Effective Years: 2016-2021

Researchers at West Virginia University will develop a new theoretical framework for STEM departure that will detail the reasons why students leave STEM majors. The research extends Tinto's university departure model to include the career exploration process where a student leaves STEM but remains in college. The framework will be developed and tested by extensive measurement of demographic, social, academic, affective (self-efficacy, self-esteem, belonging), career exploration/aspirations and psychological variables at four longitudinal points in physics and mathematics introductory class sequences required for many STEM majors. The longitudinal measurement monitors evolution of a student's STEM career commitment and vocational identity, and determines factors that influence a decision to begin the process of STEM departure or lead to a well-investigated resolution to pursue a STEM career. The research will explore crucial questions influencing university STEM departure, including to what extent departure is preventable by modifying advising protocols, to what extent performance in these gate-keeper classes and its effect on self-efficacy influence the decision to change major, what psychological/social factors mark students beginning to explore non-STEM careers, and to what extent belonging influences retention, particularly of underrepresented women and rural students. The research will contribute to a deeper understanding of this important phenomenon. It also will inform the national discussion of STEM retention by producing a theoretical framework of STEM departure validated across a large, economically diverse pool of students.

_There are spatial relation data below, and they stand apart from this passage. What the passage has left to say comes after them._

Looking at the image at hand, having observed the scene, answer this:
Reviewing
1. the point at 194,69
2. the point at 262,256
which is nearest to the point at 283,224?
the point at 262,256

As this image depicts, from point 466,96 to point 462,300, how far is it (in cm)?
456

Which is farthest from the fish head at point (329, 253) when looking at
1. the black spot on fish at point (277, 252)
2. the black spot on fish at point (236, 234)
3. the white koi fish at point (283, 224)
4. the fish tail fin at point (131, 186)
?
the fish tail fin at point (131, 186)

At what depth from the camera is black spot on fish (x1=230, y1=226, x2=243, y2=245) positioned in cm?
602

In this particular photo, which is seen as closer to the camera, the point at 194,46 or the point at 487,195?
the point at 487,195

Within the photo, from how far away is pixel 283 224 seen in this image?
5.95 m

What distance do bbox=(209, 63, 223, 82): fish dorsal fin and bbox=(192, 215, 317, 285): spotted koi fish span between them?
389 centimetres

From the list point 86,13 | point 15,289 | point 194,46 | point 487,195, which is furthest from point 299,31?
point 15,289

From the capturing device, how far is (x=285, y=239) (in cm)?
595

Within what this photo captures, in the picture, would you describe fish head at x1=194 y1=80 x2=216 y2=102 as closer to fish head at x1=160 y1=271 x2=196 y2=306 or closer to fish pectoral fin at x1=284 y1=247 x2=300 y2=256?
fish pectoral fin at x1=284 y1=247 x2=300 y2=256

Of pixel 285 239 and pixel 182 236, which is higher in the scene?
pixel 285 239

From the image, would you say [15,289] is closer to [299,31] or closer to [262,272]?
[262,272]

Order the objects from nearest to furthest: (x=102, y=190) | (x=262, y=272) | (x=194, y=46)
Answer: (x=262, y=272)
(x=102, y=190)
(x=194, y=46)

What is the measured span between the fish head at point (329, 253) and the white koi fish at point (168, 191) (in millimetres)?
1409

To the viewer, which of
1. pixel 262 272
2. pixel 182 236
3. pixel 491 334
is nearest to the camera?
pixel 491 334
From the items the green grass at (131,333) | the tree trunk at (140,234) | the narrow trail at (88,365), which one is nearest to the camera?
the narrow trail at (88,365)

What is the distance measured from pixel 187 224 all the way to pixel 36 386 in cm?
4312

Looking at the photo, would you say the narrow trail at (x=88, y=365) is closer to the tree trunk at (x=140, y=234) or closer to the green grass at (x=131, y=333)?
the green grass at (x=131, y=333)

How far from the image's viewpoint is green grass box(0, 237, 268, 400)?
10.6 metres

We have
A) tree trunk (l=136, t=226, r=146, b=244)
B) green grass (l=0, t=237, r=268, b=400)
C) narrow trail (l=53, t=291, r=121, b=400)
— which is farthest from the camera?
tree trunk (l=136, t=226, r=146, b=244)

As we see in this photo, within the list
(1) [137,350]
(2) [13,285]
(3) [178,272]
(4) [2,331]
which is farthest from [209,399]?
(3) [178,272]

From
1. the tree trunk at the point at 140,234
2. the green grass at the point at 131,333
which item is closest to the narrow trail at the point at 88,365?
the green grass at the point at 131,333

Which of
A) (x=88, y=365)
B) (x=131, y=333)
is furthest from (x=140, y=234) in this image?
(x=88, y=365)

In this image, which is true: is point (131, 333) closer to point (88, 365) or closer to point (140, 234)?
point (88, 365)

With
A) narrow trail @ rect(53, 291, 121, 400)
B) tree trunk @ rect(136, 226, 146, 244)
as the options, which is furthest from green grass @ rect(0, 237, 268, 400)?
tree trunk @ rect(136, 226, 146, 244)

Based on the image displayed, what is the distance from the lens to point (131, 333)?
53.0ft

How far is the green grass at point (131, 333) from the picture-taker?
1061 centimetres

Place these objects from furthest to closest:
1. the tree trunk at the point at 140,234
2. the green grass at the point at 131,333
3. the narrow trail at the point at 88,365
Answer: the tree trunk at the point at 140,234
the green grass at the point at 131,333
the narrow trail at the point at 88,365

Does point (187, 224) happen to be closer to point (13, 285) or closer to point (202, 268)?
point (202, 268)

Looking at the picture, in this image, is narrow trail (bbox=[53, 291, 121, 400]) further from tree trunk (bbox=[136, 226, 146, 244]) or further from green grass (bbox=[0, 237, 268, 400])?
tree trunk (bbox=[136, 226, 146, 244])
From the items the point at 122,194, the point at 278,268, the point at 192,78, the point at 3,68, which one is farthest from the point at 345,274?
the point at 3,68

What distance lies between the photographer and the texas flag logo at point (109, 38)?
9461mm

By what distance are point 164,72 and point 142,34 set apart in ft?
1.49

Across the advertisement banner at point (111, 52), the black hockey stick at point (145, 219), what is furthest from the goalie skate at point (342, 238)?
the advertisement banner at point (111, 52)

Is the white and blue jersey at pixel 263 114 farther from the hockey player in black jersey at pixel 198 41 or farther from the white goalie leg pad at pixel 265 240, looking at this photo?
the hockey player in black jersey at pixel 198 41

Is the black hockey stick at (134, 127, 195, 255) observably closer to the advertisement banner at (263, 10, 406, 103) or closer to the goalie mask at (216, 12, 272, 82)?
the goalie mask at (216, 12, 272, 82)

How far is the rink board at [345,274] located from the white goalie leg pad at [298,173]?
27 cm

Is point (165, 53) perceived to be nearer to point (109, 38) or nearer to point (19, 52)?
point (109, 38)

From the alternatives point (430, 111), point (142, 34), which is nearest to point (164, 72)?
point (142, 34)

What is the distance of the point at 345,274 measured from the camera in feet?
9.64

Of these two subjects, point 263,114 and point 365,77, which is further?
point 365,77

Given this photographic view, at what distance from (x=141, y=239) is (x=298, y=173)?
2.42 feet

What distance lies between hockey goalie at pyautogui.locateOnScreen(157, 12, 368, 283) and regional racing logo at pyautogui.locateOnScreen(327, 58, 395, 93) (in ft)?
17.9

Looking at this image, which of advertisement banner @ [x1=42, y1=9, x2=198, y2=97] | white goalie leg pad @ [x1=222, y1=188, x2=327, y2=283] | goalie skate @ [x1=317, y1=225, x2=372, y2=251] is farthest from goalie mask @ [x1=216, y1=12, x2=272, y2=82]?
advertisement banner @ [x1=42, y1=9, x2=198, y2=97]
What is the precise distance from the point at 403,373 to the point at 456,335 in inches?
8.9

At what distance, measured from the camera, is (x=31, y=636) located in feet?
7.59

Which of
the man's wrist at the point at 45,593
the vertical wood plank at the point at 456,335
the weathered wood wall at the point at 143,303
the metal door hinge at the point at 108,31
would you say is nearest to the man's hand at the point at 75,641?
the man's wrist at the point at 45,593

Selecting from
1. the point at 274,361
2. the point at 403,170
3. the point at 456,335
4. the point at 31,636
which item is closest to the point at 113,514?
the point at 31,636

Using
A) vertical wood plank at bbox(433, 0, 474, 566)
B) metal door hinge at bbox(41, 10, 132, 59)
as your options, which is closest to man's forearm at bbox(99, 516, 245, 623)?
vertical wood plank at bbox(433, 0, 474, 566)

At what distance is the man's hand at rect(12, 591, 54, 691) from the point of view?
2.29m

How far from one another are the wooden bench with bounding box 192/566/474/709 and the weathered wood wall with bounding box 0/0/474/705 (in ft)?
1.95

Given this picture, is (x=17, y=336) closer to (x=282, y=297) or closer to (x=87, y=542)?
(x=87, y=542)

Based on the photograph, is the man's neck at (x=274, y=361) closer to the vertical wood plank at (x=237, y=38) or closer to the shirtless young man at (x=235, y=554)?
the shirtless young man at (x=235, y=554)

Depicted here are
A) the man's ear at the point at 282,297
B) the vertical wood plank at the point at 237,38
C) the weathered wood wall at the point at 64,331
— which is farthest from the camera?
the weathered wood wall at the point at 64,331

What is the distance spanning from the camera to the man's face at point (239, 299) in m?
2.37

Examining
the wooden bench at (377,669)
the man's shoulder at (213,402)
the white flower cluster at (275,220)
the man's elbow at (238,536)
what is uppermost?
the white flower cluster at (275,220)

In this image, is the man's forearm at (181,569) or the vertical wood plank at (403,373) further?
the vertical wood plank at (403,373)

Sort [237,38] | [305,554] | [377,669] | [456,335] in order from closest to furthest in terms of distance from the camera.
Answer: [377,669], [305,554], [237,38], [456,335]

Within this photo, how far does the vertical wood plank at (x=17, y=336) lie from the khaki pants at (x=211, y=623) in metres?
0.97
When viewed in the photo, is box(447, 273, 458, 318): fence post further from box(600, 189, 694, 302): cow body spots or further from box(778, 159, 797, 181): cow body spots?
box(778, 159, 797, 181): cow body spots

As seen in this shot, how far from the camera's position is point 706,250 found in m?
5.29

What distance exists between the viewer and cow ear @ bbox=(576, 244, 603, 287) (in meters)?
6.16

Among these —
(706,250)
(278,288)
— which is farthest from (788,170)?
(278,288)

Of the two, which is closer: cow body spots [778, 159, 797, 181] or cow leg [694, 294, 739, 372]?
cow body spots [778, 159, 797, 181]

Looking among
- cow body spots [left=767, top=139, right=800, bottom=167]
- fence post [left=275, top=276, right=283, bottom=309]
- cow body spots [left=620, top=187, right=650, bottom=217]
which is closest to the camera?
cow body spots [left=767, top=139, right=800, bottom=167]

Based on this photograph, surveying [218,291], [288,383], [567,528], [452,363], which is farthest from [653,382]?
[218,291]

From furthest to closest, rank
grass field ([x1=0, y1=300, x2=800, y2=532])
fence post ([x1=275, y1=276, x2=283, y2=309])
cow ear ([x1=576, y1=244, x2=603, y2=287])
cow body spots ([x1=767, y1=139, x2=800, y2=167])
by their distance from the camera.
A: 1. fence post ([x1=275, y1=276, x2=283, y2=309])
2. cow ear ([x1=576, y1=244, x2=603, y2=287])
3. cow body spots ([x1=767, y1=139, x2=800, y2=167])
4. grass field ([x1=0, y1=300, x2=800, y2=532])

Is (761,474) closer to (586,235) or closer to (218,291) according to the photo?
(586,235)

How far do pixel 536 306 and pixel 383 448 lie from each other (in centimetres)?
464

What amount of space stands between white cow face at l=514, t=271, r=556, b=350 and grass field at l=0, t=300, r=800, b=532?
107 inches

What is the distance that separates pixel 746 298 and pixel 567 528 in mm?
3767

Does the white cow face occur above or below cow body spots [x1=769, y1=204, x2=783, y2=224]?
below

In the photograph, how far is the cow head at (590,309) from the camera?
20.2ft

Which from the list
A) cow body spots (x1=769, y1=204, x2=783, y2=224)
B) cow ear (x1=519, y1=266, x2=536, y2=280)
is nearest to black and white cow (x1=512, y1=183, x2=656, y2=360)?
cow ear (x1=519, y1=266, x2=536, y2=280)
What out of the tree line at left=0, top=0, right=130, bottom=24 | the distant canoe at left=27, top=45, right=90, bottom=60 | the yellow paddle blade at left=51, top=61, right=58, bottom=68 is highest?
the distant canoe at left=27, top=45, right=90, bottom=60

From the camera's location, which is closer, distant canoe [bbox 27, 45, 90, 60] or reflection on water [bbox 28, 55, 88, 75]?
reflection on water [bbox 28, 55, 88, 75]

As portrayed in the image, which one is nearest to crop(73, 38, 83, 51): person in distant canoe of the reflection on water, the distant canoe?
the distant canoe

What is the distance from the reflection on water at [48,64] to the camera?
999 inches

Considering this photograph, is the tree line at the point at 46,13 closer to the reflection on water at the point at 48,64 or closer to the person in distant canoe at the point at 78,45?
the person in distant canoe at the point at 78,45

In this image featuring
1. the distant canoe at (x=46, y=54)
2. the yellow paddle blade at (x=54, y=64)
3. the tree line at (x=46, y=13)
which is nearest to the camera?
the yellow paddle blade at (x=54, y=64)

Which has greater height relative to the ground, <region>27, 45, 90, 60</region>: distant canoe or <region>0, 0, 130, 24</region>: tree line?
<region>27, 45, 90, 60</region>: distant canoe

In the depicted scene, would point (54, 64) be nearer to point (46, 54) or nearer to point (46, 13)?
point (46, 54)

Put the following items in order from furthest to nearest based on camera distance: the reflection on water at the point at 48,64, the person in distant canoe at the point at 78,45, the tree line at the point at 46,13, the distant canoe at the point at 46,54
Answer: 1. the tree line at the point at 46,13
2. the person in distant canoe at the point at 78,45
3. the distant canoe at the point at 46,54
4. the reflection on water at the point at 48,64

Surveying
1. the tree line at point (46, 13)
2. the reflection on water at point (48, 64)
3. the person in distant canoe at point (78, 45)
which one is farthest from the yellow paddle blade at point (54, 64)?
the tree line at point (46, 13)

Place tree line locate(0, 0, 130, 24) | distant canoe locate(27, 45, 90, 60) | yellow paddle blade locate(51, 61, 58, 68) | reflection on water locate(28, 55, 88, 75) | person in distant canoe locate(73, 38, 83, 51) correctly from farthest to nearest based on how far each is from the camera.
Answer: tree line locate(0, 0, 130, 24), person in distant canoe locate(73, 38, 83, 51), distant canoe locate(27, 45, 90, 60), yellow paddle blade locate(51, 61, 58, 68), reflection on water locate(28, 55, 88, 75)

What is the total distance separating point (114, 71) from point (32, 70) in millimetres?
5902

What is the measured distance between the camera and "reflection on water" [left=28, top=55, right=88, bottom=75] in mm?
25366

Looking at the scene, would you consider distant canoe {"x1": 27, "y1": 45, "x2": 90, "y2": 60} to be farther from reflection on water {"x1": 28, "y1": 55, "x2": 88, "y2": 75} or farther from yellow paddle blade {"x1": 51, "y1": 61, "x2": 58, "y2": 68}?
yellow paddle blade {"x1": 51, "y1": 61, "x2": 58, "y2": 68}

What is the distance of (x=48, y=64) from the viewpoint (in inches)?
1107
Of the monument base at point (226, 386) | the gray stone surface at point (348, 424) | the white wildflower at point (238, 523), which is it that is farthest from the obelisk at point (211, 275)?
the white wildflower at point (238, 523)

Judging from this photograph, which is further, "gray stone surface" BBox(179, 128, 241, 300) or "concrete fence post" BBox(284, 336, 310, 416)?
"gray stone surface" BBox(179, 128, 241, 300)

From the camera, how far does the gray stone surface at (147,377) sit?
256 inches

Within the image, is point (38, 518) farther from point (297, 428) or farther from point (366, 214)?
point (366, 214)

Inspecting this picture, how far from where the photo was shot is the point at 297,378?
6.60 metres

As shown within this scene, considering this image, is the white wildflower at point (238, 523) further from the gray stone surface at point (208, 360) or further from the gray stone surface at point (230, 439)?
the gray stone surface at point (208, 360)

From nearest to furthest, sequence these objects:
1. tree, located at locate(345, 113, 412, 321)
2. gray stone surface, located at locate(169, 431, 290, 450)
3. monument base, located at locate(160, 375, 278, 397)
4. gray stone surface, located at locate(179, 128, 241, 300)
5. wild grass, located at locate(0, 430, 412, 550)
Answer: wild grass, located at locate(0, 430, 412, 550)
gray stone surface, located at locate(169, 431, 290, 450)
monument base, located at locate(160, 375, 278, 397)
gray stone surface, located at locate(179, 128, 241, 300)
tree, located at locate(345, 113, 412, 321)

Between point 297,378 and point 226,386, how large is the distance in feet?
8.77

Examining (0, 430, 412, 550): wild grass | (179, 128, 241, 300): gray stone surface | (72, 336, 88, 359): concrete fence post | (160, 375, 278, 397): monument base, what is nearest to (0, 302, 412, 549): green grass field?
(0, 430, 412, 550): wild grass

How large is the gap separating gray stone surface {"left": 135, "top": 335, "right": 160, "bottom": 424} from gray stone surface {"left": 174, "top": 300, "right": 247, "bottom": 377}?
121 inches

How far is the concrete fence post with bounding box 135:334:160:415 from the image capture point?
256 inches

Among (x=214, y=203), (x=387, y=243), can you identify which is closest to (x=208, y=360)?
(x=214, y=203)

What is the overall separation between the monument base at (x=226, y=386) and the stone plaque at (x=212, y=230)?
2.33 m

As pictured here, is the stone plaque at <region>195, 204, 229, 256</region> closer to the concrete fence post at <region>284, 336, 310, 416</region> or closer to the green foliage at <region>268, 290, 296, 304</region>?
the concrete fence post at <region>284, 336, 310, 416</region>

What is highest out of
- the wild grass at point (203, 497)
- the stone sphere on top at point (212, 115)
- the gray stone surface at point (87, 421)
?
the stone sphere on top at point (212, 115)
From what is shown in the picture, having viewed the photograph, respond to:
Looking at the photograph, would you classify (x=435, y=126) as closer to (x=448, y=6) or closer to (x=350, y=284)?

The research design will implement a multi-stage analysis and measurement with the goal of modeling the process of STEM departure and quantifying the reasons for and markers of the departure process. Researchers will investigate in depth: (1) what modifications are needed in theoretical frameworks for college departure to explain intra-university departure from STEM disciplines, (2) the minimum information required to predict STEM departure and where STEM departure originates, (3) what fraction of STEM departure could be prevented by interventions, (4) how STEM departure markers differ for underserved populations, and (5) how to identify subpopulations of students where interventions will be most effective. Researchers will use institutional class-taking and outcome data to build a set of "survival" probabilities for individual classes and class-taking sequences. Linear regression analysis then be used to analyze how these probabilities are affected by (1) the student's intrinsic characteristics (ability measured by ACT/SAT, race and ethnicity, socioeconomic status, first generation status, and personality profile), (2) the student's academic preparation (high school GPA and high school course-taking patterns), (3) the student's academic performance in his or her current class (measured by attendance patterns and assignment grades), (4) the students current social connectedness to both family and university structures and communities, and (5) the student's current affective state, his or her self-efficacy, sense of belonging, self-esteem, and STEM identity. Latent growth modeling will track changes in these factors over time. In parallel, the student's vocational identity status, his or her state of career exploration and career decision making, will be monitored. Using the four-point longitudinal measurement, transitions in the student's vocational identity state (particularly changes that indicate a renewed career exportation process and therefore the threat of STEM departure) will be correlated with previous changes in survival probabilities and with changes in the student's affective, academic, or social state. Signatures to inform advisers of at risk students and general changes to advising protocols will be developed. Campus social/academic structures that promote retention will be identified. At all levels, differential results for underrepresented students will be investigated with the goal of designing interventions that target these populations.

This project is supported by NSF's EHR Core Research (ECR) program. The ECR program emphasizes fundamental STEM education research that generates foundational knowledge in three areas: STEM learning and learning environments, broadening participation, and workforce development.